Description of the task – Reproduce the section of the listing that begins at the line containing "Disney Trading Pin" and finishes at the line containing "Inns in London Near Tourist Attractions". Include both end lines and nothing beyond them.

◆ ◆ ◆ ◆ ◆ ◆ ◆

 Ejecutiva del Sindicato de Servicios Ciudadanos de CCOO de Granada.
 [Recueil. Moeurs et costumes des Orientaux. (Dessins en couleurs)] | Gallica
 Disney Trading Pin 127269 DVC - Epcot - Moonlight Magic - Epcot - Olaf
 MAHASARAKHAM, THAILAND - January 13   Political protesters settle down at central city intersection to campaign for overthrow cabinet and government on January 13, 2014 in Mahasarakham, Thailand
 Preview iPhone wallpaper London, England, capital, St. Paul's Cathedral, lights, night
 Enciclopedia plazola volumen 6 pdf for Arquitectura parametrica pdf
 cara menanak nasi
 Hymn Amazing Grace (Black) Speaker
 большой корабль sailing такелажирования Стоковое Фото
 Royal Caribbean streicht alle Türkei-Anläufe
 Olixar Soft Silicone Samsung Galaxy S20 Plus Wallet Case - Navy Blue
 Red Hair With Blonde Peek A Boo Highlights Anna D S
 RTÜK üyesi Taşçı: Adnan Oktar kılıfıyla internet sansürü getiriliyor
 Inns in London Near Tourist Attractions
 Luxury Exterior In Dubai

◆ ◆ ◆ ◆ ◆ ◆ ◆

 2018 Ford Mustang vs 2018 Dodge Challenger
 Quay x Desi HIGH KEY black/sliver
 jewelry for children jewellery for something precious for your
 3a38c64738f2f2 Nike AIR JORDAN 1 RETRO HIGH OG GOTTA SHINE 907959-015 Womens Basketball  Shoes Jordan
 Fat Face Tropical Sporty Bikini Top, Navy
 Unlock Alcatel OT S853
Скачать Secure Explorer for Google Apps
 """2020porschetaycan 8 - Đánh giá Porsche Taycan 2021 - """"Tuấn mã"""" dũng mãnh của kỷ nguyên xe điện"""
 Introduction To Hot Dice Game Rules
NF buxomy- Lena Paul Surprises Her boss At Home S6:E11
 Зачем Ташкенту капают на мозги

◆ ◆ ◆ ◆ ◆ ◆ ◆

Expected answer –
 Disney Trading Pin 127269 DVC - Epcot - Moonlight Magic - Epcot - Olaf
 MAHASARAKHAM, THAILAND - January 13   Political protesters settle down at central city intersection to campaign for overthrow cabinet and government on January 13, 2014 in Mahasarakham, Thailand
 Preview iPhone wallpaper London, England, capital, St. Paul's Cathedral, lights, night
 Enciclopedia plazola volumen 6 pdf for Arquitectura parametrica pdf
 cara menanak nasi
 Hymn Amazing Grace (Black) Speaker
 большой корабль sailing такелажирования Стоковое Фото
 Royal Caribbean streicht alle Türkei-Anläufe
 Olixar Soft Silicone Samsung Galaxy S20 Plus Wallet Case - Navy Blue
 Red Hair With Blonde Peek A Boo Highlights Anna D S
 RTÜK üyesi Taşçı: Adnan Oktar kılıfıyla internet sansürü getiriliyor
 Inns in London Near Tourist Attractions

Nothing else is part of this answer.